A variable plant in habit, ranging from a small shrub about 1 metre in height to a large shrub up to about 5 metres tall. Widespread in open forest and woodland from northern New South Wales to Tasmania, mainly on the coast and tablelands, usually on sandy soils or sandstone.
It is a species in one of the 3 wattle groups which retain the fern-like, juvenile bipinnate foliage throughout their lives (never producing the adult phyllodes, typical of many wattles in the other two groups).
The pale cream to bright yellow flowers are produced in globular heads, 7 to 12 mm in diameter (each head or globe have up to 13 flowers), with the heads then grouped into conspicuous racemes or panicles which can be about 20 cm long all up; in autumn to mid-spring, depending on locality.

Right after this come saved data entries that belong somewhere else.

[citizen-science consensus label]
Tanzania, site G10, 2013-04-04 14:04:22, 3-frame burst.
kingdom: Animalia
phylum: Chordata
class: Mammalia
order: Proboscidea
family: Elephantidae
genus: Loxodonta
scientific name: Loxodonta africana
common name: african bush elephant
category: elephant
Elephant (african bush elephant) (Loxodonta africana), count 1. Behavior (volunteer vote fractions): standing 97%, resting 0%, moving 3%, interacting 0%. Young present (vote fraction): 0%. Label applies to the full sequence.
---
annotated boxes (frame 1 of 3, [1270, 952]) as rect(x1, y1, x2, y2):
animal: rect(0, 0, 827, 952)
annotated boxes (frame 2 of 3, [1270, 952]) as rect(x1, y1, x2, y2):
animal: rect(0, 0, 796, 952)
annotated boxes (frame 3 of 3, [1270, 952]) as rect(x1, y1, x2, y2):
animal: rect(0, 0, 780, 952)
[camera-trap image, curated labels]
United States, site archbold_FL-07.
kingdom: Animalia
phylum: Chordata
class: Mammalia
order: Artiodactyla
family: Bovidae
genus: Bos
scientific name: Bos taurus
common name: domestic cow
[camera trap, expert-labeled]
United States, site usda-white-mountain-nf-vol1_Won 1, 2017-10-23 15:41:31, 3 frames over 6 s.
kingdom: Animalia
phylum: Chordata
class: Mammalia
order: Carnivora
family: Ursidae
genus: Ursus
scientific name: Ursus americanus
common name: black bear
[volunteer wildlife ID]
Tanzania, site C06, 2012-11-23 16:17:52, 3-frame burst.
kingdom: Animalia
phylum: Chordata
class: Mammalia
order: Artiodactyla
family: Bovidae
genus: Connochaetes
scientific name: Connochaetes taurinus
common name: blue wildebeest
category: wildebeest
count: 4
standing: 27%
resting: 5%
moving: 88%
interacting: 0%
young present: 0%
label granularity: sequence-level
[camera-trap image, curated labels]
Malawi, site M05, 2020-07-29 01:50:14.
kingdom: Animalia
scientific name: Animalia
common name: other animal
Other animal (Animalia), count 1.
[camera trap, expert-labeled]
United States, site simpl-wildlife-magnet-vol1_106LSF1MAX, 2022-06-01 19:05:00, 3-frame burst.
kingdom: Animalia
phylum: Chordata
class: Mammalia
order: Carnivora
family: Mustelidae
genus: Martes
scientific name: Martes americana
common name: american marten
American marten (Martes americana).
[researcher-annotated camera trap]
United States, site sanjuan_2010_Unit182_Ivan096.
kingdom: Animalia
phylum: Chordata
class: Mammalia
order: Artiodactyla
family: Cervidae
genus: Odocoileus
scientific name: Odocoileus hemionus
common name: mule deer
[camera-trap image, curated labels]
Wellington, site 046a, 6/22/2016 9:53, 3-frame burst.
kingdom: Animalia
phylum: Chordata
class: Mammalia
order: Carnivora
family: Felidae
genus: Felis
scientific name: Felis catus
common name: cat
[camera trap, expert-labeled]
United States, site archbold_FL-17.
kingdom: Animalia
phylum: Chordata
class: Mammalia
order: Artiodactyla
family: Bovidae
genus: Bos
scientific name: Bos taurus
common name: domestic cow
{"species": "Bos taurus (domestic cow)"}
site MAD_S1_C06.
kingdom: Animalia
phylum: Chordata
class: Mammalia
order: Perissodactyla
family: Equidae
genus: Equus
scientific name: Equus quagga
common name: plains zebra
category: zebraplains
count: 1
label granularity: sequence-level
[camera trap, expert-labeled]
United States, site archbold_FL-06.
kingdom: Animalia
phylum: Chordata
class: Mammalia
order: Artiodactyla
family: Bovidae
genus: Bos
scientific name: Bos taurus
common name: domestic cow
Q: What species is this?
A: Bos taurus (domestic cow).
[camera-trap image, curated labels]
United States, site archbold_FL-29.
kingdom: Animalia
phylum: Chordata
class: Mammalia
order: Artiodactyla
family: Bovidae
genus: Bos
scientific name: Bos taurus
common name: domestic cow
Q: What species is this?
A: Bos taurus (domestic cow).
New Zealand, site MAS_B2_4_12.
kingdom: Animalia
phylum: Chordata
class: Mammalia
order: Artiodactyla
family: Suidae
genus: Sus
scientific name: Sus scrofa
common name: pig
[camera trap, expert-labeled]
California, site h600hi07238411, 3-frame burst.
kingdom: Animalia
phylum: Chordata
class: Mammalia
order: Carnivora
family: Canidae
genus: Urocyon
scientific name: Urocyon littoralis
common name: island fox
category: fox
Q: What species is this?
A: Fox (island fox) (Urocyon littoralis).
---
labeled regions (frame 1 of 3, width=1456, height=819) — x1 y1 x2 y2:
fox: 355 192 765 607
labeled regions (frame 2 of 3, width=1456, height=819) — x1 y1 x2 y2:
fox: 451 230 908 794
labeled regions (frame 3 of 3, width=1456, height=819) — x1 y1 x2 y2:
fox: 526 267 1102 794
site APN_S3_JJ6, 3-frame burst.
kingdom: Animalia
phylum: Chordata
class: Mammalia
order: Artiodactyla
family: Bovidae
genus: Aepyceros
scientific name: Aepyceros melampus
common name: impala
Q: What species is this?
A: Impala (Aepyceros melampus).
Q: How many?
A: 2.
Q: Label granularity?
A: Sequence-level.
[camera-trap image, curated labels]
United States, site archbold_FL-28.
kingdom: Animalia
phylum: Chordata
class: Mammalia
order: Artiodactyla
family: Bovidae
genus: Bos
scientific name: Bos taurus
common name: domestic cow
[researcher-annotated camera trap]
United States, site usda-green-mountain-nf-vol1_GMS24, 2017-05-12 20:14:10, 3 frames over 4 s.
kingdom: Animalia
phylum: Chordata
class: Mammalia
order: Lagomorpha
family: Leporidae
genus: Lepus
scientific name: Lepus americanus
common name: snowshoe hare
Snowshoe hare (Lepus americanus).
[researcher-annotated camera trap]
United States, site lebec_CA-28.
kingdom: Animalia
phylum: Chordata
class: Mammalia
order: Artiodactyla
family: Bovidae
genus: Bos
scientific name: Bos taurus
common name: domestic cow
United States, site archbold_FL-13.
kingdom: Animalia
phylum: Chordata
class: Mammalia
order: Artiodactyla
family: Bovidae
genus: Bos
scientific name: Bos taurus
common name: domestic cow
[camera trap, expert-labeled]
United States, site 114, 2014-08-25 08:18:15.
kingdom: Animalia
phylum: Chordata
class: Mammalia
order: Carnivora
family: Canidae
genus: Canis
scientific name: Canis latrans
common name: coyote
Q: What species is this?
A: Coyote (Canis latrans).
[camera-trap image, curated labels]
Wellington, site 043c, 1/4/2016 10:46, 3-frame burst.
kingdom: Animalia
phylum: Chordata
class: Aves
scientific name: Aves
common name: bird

Seed pods are flat, straight or curved, rough and often darker over seeds, 3.5 to 10 cm long and to 2 cm wide.
An attractive garden plant that grows quickly and flowers within one or two years from seed. It is reliable in a range of soils but is reported to be short lived due to attack by borers.
Acacias can suffer from a number of pests, including borers, scale, galls and leaf miners. Growing plants suitable to your local environment minimises these occurring.
Propagation is easy from scarified seed by covering with boiling water for 24 hours and discarding any seeds still floating on the surface.
A. terminalis was previously known as A. botrycephala.
Four subspecies have been recognised, although there are additional hybrids, especially around Sydney:
A. terminalis subsp. angustifolia (now referred to as subsp. Glabrous Form)
A. terminalis subsp. aurea (now referred to as subsp. Bright Yellow Flowers)
A. terminalis subsp. longiaxialis (now referred to as subsp. Long Inflorescences)
A. terminalis subsp. terminalis: (now referred to as subsp. Eastern Sydney), is listed as an Endangered Species under the Commonwealth Environment Protection and Biodiversity Conservation Act 1999 and NSW Biodiversity Conservation Act 2016.
It is rare and confined to the Eastern Suburbs of Sydney, between Cronulla and Manly.
Note: the currently referred to names for the subspecies indicate that formal names are yet to be published in a scientific journal.
The three other subspecies are not considered to be at risk in the wild.
Regeneration from seed after fire has been observed.
Acacia from Greek acis, a thorn.
terminalis from Latin terminalis, at the end of or terminal, possibly referring to the position of the flower clusters on the branches.